Um Fragen des Geldes geht es bei der nächste Matheaufgabe. Foto: dpa
Um Fragen des Geldes geht es bei der nächste Matheaufgabe. Foto: dpa
Sie kennen die Geschichte von Robinson Crusoe? Daniel Defoes bekanntestes Werk, der Bericht über das Leben eines Schiffbrüchigen auf einer Insel im Südatlantik, so jedenfalls der allgemein bekannte Teil der Geschichte. Die Story geht zurück auf die Erlebnisse des englischen Matrosen Alexander Selkirk, der einige Jahre allein auf einer unbewohnten Insel nahe der chilenischen Küste verbrachte Von Mathematik-Professor Rainer Roos

Sie kennen die Geschichte von Robinson Crusoe? Daniel Defoes bekanntestes Werk, der Bericht über das Leben eines Schiffbrüchigen auf einer Insel im Südatlantik, so jedenfalls der allgemein bekannte Teil der Geschichte.Die Story geht zurück auf die Erlebnisse des englischen Matrosen Alexander Selkirk, der einige Jahre allein auf einer unbewohnten Insel nahe der chilenischen Küste verbrachte.

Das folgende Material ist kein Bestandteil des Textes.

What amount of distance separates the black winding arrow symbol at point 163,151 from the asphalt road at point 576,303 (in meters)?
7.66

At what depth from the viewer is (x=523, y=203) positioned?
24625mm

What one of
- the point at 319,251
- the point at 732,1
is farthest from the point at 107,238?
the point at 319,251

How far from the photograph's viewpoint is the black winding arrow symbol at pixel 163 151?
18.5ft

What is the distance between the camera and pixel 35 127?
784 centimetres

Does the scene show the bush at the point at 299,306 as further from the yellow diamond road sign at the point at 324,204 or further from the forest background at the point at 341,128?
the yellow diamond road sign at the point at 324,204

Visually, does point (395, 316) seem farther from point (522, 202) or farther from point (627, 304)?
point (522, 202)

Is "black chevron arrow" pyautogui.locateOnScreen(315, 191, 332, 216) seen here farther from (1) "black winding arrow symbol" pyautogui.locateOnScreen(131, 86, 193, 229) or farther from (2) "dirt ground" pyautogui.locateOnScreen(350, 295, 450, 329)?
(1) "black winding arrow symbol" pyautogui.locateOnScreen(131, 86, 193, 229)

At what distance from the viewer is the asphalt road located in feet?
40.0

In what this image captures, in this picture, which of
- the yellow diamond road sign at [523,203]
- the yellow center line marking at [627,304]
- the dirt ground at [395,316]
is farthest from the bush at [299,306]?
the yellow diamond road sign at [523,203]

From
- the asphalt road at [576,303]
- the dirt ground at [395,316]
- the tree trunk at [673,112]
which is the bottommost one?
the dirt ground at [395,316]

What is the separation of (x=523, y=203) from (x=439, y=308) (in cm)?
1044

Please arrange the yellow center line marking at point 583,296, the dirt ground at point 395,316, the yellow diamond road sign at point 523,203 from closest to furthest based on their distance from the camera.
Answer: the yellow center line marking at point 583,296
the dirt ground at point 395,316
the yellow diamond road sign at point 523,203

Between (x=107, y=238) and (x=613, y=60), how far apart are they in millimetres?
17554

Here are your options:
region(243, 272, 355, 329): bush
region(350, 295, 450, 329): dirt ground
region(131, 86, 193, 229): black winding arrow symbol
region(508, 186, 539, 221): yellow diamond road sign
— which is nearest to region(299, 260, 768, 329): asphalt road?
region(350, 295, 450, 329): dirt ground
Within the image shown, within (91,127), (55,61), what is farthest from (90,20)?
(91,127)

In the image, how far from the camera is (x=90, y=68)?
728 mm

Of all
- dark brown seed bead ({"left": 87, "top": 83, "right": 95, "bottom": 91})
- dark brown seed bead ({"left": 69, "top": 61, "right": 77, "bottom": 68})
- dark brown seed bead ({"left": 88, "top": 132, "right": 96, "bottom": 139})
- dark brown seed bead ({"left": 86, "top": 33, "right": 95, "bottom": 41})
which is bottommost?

Defoes Werk war ein Riesenerfolg, es gab viele Nachahmer, Robinsonaden. In Deutschland Johann Gottfrieds Schnabels Insel Felsenburg, in England Frederik Marryats Sigismund Rüstig, im 20. Jahrhundert auch Goldings Herr der Fliegen.

Ich stelle Ihnen heute eine Episode aus einer russischen Robinsonade vor. Der Autor, Reniar Soor, ist unbedeutend, die Geschichte finde ich gut.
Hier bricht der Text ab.